Outgoing Senate Democratic leader Harry Reid of Nevada used the potential for a blockade in a fundraising pitch for the Progressive Change Campaign Committee.

“We need to treat it like the constitutional crisis it will be if Democrats don’t take back the Senate majority,” Reid wrote. “The Supreme Court could dwindle to seven, then maybe six, justices. It would turn our justice system and our democracy on its head. The Founding Fathers would roll over in their graves.”

Democratic Sen. Amy Klobuchar of Minnesota said in an interview Tuesday that she didn’t think Republicans would actually carry out the Burr strategy of obstruction.

“I don’t think that’s shared by most Republican senators,” she said, predicting that the Scalia vacancy would be filled by the first part of next year.

But Klobuchar, and fellow Judiciary Committee member Sheldon Whitehouse of Rhode Island in a separate interview Monday, agree with what Clinton’s running mate, Tim Kaine, told the Huffington Post — that a Senate Democratic majority would likely change the rules if needed to prevent Republicans from keeping the vacancy indefinitely.

“I don’t think we’ll have a choice,” she said, if Republicans line up to filibuster Clinton’s picks. “My hope is we won’t get there.”

As for how Republicans should proceed if they win the Senate, there’s no consensus on the right — yet.
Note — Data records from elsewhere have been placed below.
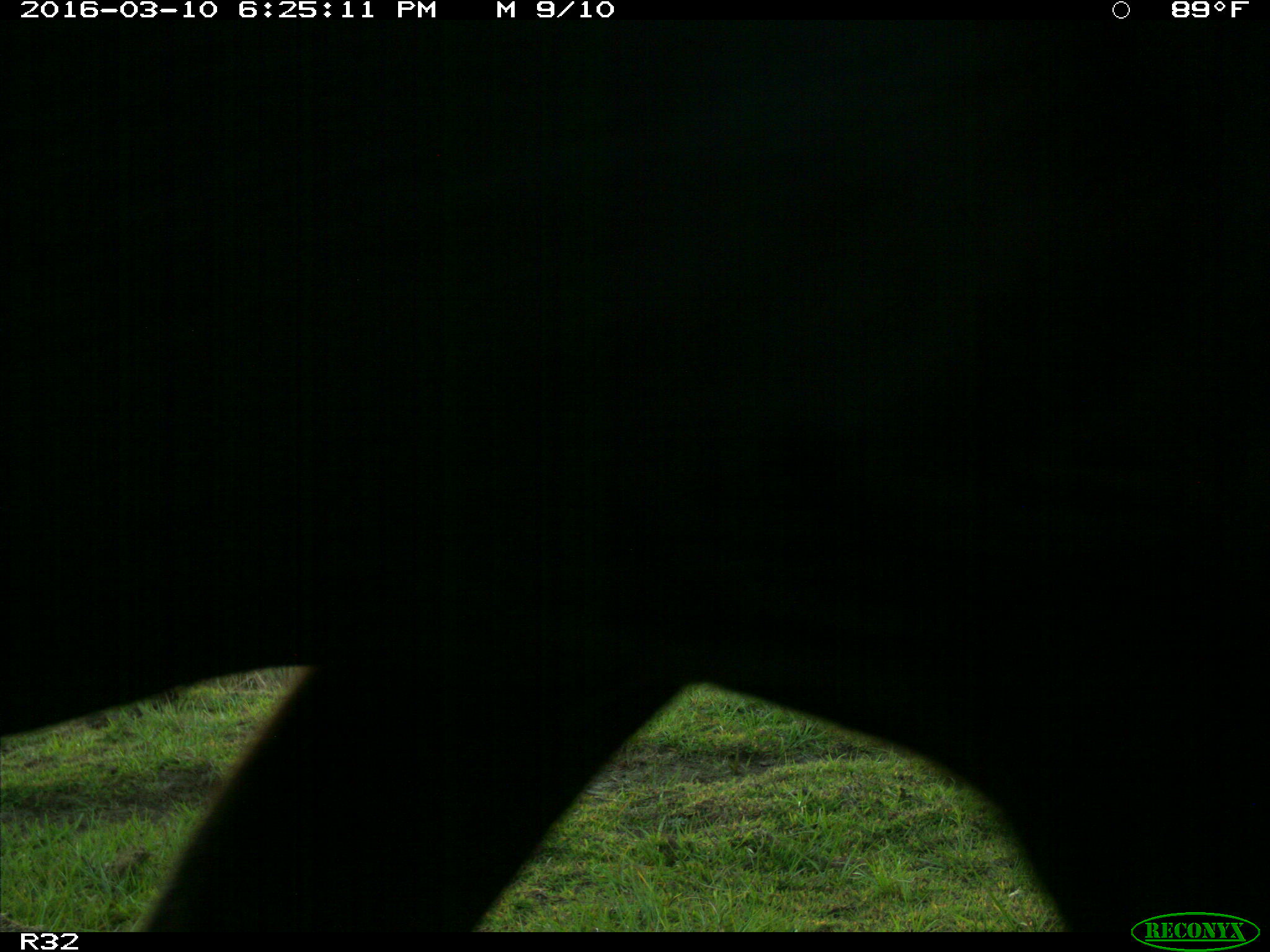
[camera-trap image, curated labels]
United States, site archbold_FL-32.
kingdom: Animalia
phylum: Chordata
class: Mammalia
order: Artiodactyla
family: Bovidae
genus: Bos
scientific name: Bos taurus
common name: domestic cow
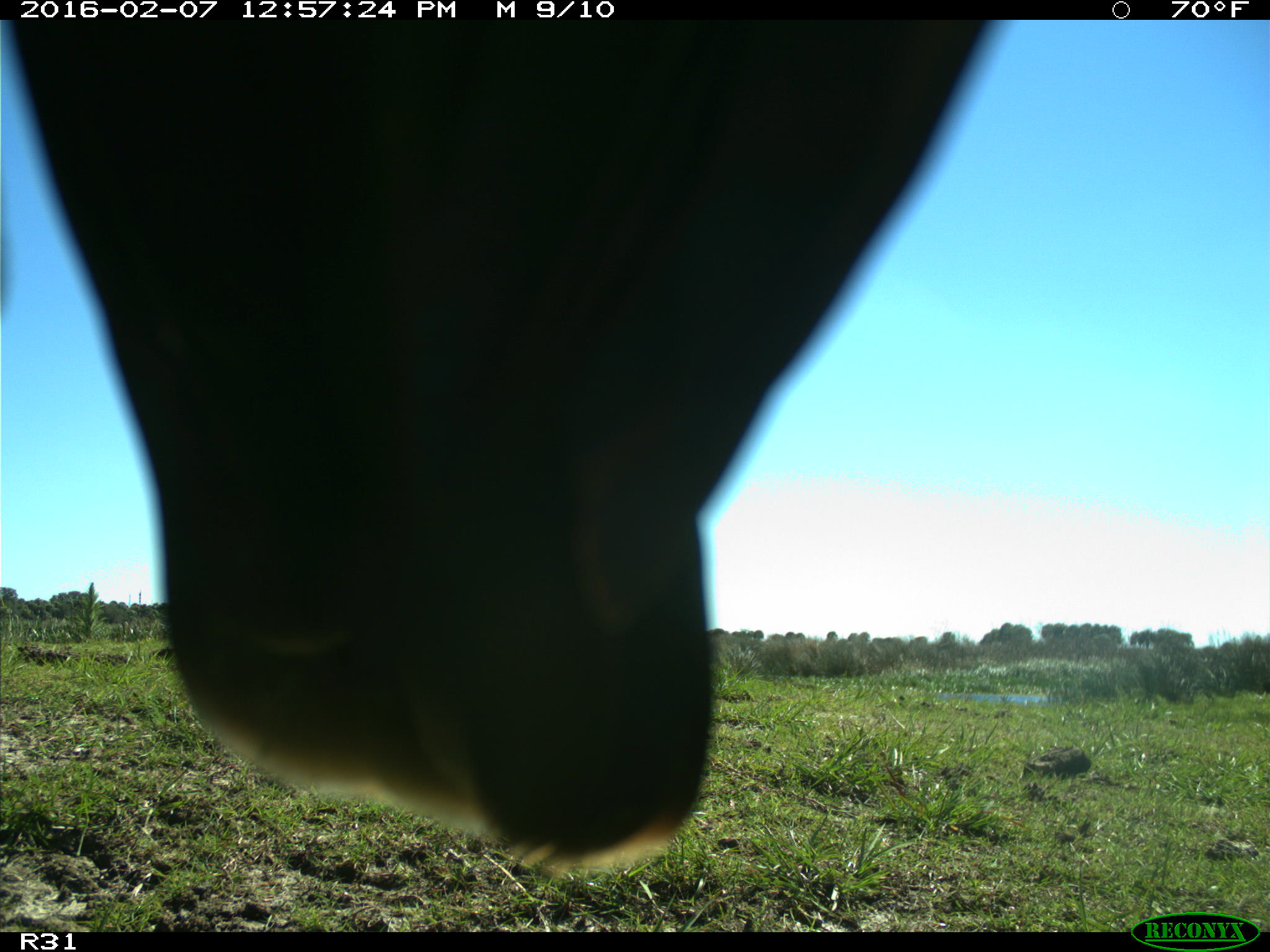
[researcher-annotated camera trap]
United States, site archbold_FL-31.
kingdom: Animalia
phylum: Chordata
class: Aves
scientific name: Aves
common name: birds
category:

Several prominent Republicans are resisting the idea of a total blockade, including Judiciary Chairman Chuck Grassley of Iowa, conservative Mike Lee of Utah and Orrin Hatch of Utah, the chamber’s longest-serving Republican, as reported by the Salt Lake Tribune.

“Of course we will look at anyone who might be nominated by the next president,” Lee said, according to the paper. “Whether that nominee will be confirmed is an entirely different question — one that can’t be answered in the abstract.”